A maxim of crisis management holds that extraordinary times call for extraordinary measures. As the United States endures the third year of a sluggish recovery following the most severe recession since the 1930s, policymakers in Washington need to throw away their mental models of the economy and move toward an entirely different frontier of economic growth.
Few people should have expected a "normal" recovery—comprehensive economic research demonstrates that full recovery from a financial crisis takes years, sometimes a decade. The expansion that preceded the recession was one of the weakest on record. This was especially apparent in the statistics on what has historically been the most dynamic sector of the economy: new businesses. Since the late 1970s—and likely for many years before that—new and young companies have accounted for the lion's share of net job creation in the United States. Additionally, entrepreneurs have been disproportionately responsible for breakthrough innovations in information technology, biotechnology, and other dynamic industries.

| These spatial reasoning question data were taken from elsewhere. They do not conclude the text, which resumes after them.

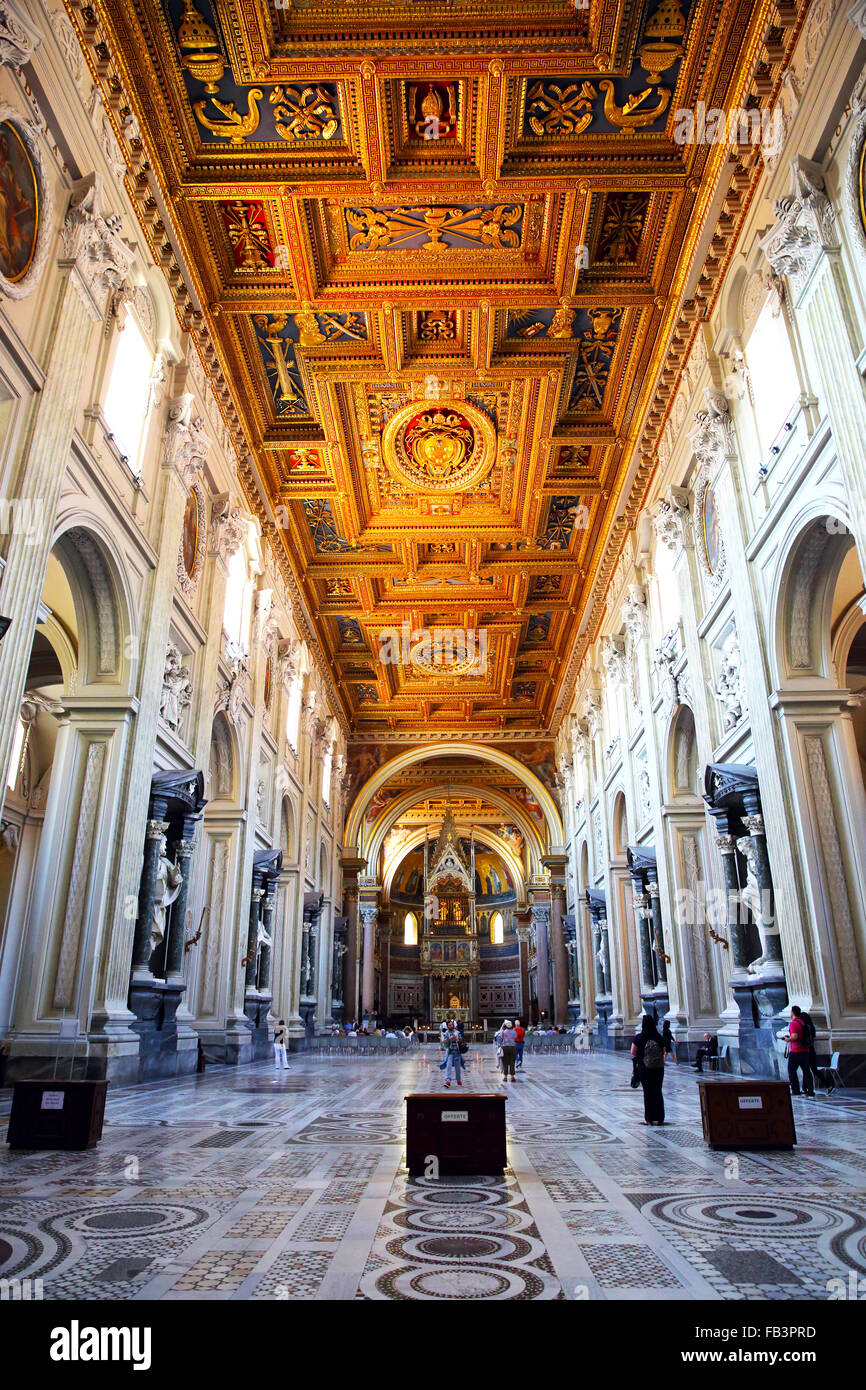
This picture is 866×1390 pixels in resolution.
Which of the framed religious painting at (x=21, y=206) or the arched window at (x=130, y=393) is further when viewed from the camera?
the arched window at (x=130, y=393)

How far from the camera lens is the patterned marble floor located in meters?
3.07

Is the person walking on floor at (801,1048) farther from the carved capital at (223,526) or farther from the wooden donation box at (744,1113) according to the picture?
the carved capital at (223,526)


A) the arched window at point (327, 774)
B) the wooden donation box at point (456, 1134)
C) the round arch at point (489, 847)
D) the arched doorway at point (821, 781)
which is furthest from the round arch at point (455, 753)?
the wooden donation box at point (456, 1134)

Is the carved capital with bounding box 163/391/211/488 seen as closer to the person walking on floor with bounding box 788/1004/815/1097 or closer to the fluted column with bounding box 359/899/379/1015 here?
the person walking on floor with bounding box 788/1004/815/1097

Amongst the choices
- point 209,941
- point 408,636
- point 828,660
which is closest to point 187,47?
point 828,660

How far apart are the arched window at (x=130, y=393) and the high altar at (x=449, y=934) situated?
3241 cm

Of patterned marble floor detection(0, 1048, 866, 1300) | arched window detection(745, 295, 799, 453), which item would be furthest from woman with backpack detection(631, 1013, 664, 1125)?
arched window detection(745, 295, 799, 453)

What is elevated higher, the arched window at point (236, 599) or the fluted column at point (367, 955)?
the arched window at point (236, 599)

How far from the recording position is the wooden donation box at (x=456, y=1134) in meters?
5.11

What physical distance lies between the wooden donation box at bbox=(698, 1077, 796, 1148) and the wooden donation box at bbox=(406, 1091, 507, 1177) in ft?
5.15

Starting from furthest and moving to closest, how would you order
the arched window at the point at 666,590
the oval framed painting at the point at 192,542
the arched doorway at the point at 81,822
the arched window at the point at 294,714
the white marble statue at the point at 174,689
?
the arched window at the point at 294,714 < the arched window at the point at 666,590 < the oval framed painting at the point at 192,542 < the white marble statue at the point at 174,689 < the arched doorway at the point at 81,822

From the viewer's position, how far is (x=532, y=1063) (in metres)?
18.3

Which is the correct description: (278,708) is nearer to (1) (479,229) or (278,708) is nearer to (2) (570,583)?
(2) (570,583)

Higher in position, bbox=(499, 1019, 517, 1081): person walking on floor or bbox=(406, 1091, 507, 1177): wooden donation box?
bbox=(499, 1019, 517, 1081): person walking on floor
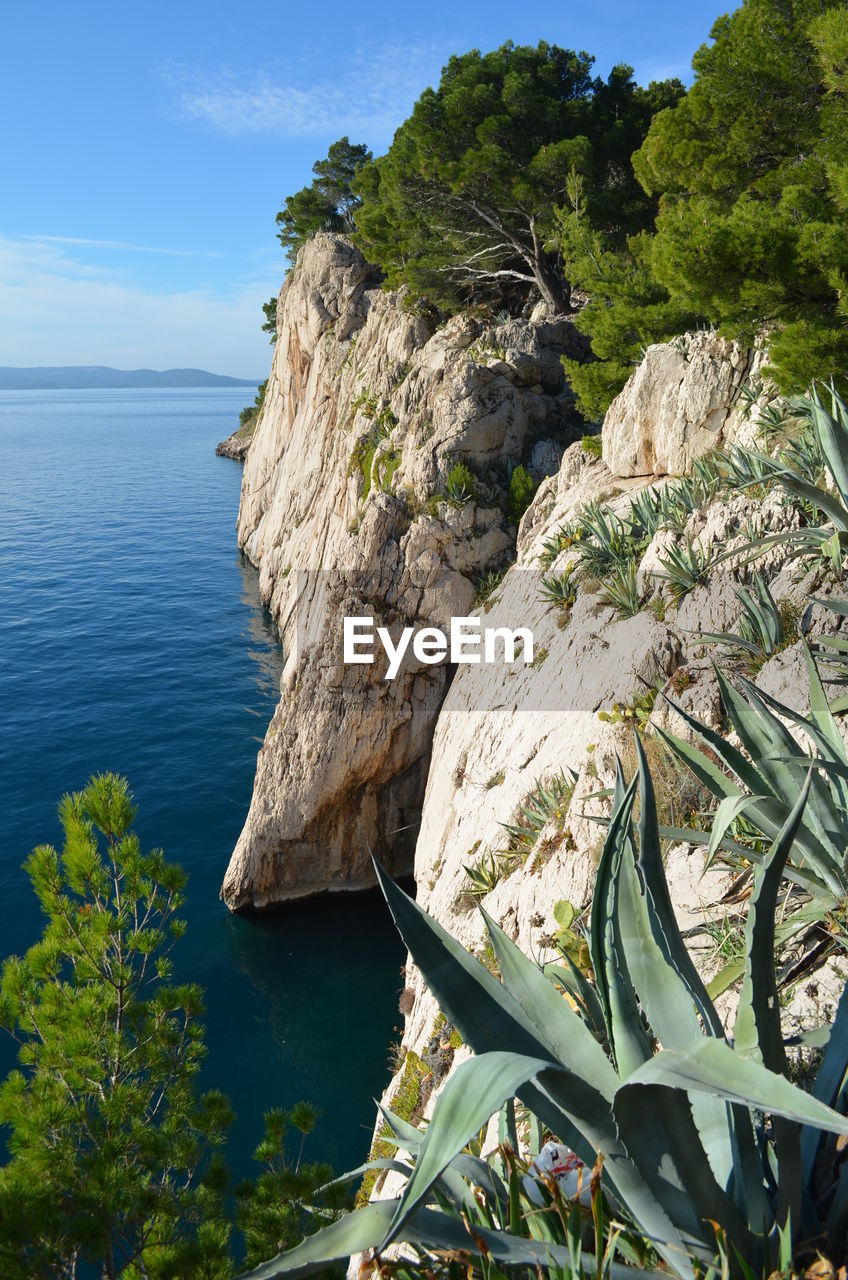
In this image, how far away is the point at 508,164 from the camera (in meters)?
19.9

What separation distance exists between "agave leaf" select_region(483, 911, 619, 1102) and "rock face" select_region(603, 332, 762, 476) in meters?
10.5

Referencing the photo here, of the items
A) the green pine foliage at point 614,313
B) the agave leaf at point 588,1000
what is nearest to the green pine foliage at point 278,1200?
the agave leaf at point 588,1000

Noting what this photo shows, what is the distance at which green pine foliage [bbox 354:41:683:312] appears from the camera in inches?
771

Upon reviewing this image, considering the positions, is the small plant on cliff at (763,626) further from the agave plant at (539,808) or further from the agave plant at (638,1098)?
the agave plant at (638,1098)

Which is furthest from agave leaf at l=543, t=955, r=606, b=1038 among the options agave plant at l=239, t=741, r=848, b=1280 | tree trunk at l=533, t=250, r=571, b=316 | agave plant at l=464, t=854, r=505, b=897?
tree trunk at l=533, t=250, r=571, b=316

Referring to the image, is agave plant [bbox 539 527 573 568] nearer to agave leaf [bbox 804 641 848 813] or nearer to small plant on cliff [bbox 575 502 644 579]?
small plant on cliff [bbox 575 502 644 579]

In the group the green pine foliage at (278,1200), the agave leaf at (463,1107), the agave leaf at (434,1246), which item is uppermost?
the agave leaf at (463,1107)

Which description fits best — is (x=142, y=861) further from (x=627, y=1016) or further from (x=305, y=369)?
(x=305, y=369)

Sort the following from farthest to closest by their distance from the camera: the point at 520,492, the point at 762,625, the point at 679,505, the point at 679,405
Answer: the point at 520,492, the point at 679,405, the point at 679,505, the point at 762,625

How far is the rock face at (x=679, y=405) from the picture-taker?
11727 millimetres

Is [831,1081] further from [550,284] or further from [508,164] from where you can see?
[550,284]

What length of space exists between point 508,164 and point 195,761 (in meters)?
18.2

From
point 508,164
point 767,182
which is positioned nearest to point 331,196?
point 508,164

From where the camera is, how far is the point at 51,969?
6.01 m
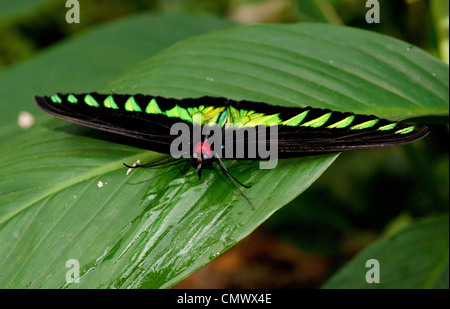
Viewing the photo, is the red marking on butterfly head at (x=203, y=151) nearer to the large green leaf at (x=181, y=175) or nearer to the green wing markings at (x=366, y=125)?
the large green leaf at (x=181, y=175)

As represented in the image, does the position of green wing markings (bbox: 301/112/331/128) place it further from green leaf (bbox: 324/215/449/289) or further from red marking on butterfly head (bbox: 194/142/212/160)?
green leaf (bbox: 324/215/449/289)

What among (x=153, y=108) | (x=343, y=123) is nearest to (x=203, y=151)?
(x=153, y=108)

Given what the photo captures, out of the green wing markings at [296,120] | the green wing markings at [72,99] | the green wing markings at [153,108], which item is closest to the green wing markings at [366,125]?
the green wing markings at [296,120]
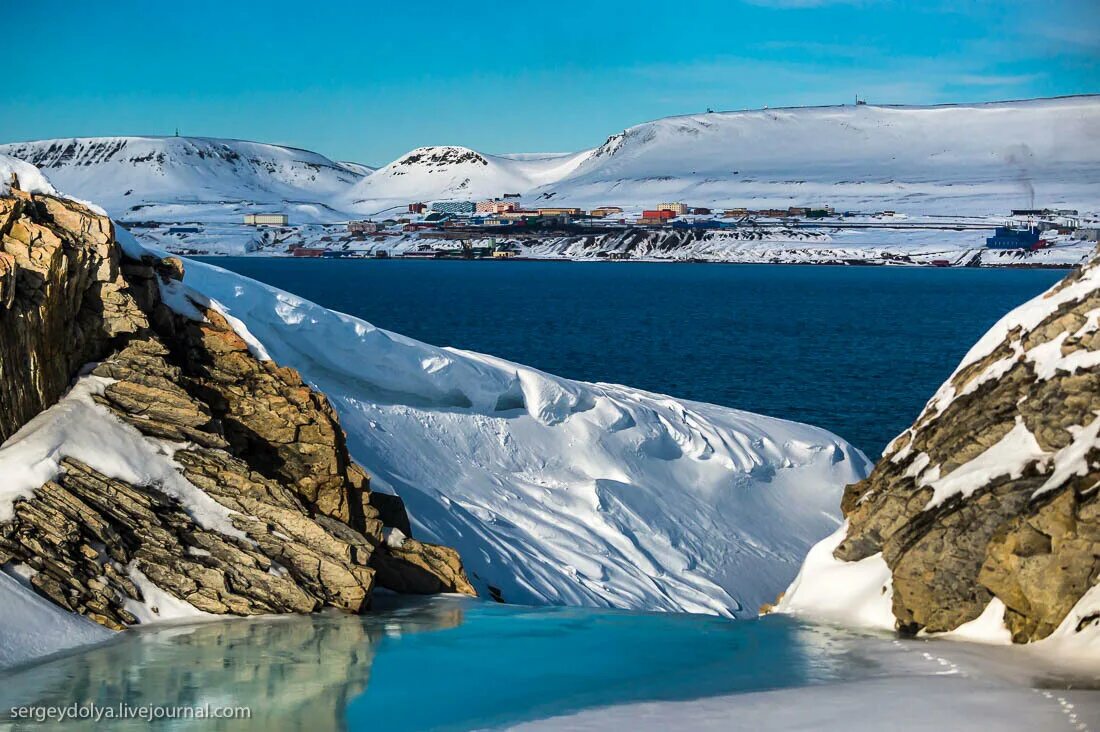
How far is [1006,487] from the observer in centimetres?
1341

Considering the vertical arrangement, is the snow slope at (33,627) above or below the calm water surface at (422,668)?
above

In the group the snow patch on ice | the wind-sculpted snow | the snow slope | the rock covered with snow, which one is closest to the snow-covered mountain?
the wind-sculpted snow

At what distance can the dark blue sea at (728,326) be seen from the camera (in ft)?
155

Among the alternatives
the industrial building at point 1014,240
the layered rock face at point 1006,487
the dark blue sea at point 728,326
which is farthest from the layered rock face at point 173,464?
the industrial building at point 1014,240

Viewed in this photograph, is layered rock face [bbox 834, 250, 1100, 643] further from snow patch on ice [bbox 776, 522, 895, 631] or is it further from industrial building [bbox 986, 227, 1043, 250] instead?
industrial building [bbox 986, 227, 1043, 250]

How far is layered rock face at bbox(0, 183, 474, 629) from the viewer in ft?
45.8

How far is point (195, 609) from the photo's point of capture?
1427 cm

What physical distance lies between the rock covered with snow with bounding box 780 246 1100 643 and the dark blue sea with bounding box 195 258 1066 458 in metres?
20.4

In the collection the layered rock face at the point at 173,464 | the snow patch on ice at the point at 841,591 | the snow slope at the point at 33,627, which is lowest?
the snow patch on ice at the point at 841,591

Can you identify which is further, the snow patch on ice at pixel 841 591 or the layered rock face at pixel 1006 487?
the snow patch on ice at pixel 841 591

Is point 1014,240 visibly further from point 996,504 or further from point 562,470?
point 996,504

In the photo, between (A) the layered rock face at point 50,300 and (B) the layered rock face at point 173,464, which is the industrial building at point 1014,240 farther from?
(A) the layered rock face at point 50,300

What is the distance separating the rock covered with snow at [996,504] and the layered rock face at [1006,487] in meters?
0.02

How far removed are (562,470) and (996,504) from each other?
12131 millimetres
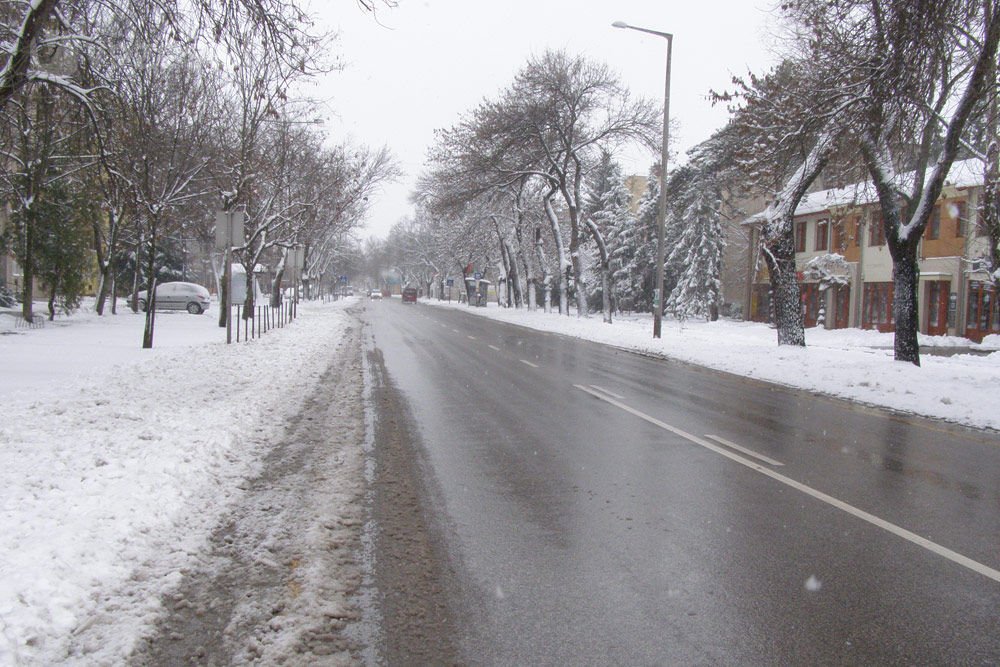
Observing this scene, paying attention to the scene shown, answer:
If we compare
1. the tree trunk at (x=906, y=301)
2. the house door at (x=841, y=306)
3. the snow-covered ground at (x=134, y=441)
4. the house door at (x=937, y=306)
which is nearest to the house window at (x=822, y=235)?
the house door at (x=841, y=306)

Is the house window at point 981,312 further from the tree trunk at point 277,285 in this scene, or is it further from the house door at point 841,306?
the tree trunk at point 277,285

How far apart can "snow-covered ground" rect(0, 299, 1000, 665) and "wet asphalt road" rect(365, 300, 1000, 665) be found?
1.71 meters

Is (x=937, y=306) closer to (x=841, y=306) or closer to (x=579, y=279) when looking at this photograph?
(x=841, y=306)

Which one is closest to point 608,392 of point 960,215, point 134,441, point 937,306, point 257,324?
point 134,441

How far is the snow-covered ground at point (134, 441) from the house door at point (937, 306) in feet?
49.4

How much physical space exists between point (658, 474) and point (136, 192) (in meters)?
13.9

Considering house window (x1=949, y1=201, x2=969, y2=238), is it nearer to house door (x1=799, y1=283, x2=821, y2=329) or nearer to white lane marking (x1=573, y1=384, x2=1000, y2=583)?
house door (x1=799, y1=283, x2=821, y2=329)

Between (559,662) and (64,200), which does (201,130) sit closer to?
(64,200)

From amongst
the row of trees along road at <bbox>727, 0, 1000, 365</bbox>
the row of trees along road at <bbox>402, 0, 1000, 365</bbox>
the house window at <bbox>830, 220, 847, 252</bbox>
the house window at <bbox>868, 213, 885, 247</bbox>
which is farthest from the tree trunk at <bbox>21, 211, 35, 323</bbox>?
the house window at <bbox>830, 220, 847, 252</bbox>

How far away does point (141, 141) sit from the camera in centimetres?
1320

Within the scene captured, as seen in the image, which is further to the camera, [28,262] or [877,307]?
[877,307]

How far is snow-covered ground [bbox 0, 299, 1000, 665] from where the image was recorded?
371cm

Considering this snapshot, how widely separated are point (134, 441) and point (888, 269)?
34.7 meters

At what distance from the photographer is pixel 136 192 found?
52.2 feet
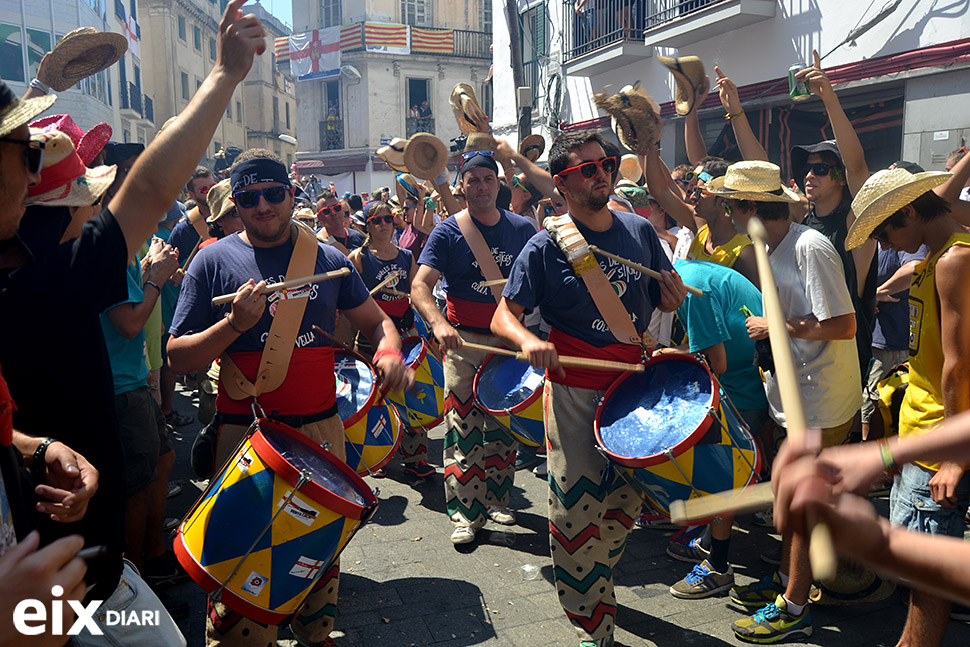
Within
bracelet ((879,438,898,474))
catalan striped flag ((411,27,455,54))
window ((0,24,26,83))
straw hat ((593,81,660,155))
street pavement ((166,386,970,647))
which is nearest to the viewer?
bracelet ((879,438,898,474))

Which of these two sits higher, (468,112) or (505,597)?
(468,112)

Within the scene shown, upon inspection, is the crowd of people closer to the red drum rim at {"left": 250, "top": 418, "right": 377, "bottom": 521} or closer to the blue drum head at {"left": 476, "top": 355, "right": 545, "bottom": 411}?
the blue drum head at {"left": 476, "top": 355, "right": 545, "bottom": 411}

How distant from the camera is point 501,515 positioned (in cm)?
554

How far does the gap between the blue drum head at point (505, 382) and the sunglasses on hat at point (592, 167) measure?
54.8 inches

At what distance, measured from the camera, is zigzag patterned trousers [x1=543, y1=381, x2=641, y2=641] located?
363 cm

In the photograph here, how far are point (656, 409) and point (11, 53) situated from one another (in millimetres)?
26305

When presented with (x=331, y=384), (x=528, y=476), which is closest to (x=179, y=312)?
(x=331, y=384)

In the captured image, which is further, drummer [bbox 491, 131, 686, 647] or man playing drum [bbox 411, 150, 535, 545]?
man playing drum [bbox 411, 150, 535, 545]

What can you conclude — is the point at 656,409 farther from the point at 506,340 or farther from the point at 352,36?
the point at 352,36

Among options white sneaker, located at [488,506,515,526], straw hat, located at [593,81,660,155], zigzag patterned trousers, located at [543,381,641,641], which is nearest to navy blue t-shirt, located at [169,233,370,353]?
zigzag patterned trousers, located at [543,381,641,641]

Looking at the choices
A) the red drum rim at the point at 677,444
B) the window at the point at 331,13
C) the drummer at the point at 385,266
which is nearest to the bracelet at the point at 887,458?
the red drum rim at the point at 677,444

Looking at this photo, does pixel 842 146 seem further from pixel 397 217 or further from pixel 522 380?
pixel 397 217

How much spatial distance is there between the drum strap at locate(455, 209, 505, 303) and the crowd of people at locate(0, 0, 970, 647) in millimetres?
17

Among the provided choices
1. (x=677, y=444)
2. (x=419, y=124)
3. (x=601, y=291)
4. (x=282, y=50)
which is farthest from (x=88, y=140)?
(x=282, y=50)
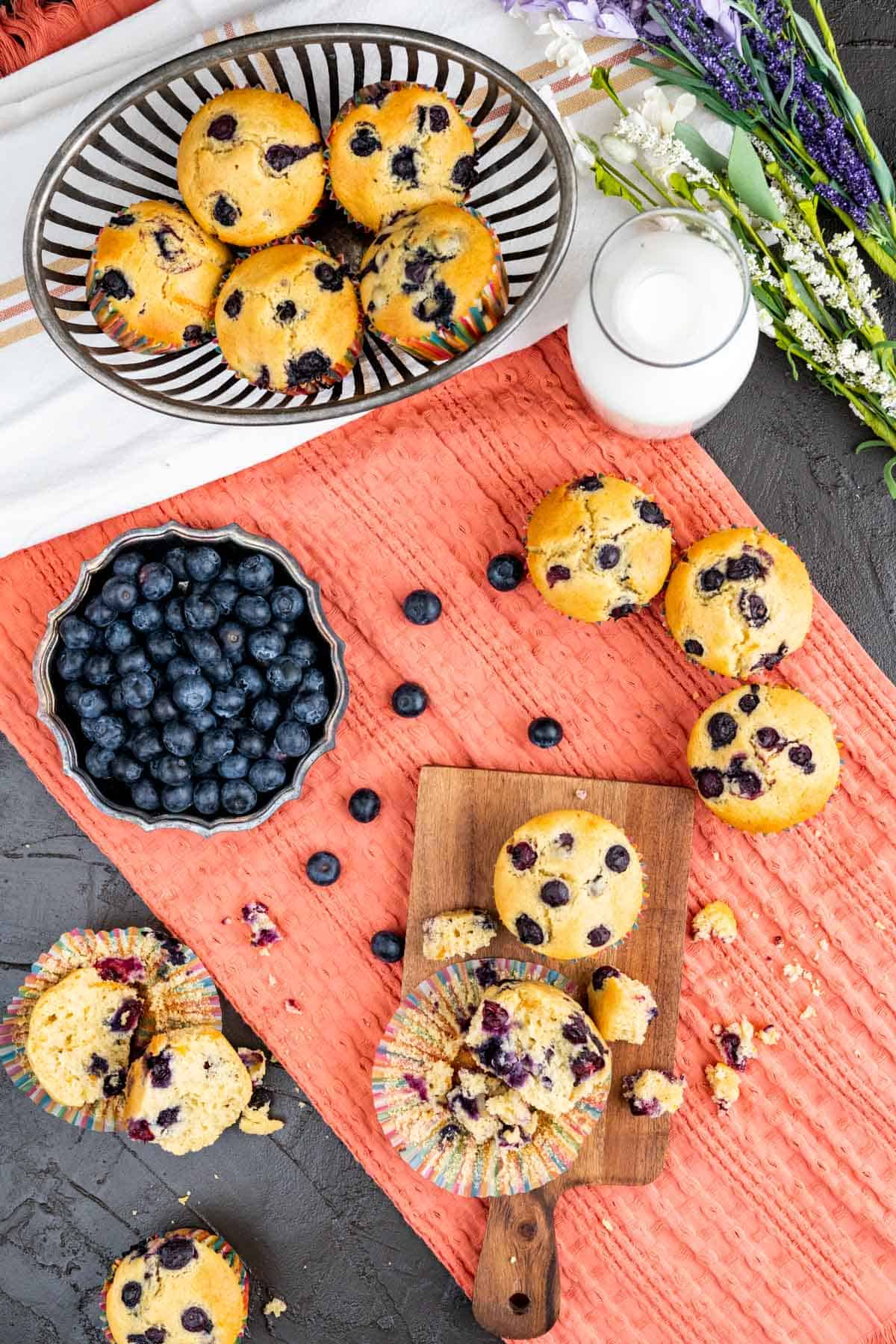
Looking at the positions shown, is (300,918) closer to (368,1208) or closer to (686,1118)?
(368,1208)

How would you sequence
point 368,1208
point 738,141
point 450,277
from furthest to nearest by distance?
1. point 368,1208
2. point 738,141
3. point 450,277

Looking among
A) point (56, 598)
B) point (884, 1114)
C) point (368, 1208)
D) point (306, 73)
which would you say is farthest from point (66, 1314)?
point (306, 73)

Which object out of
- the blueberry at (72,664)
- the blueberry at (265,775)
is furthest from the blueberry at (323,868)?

Yet, in the mid-2000s, this engine of innovation began to slow down. Compared to the 1980s, for example, job creation from startups fell by a full percentage point, a trend that began prior to the recession. The average starting size of new businesses has been slowly falling for the past decade. Indeed, these trends were aptly captured in the title of a recent Kauffman Foundation report, "Starting Smaller, Staying Smaller." New companies not only started with fewer people—thus dampening their impact in terms of net job creation—but also grew more slowly than new companies started in prior decades. These trends accelerated during the recession, with new firm formation and their employment contribution falling 25 percent.
Entrepreneurs may not be the silver bullet solution to economic recovery, but a full recovery, especially in employment, will not happen without entrepreneurs. It’s true that in certain parts of the country, the startup scene is booming. Yet this mini-entrepreneurial boom is as unevenly distributed as the impact of the recession was. There is no law, of course, that says entrepreneurship does or must occur uniformly across the United States. But part of what will help those areas of the country still struggling with poor economic growth is new business creation. What, if anything, can policymakers in Washington do to help reinvigorate entrepreneurship?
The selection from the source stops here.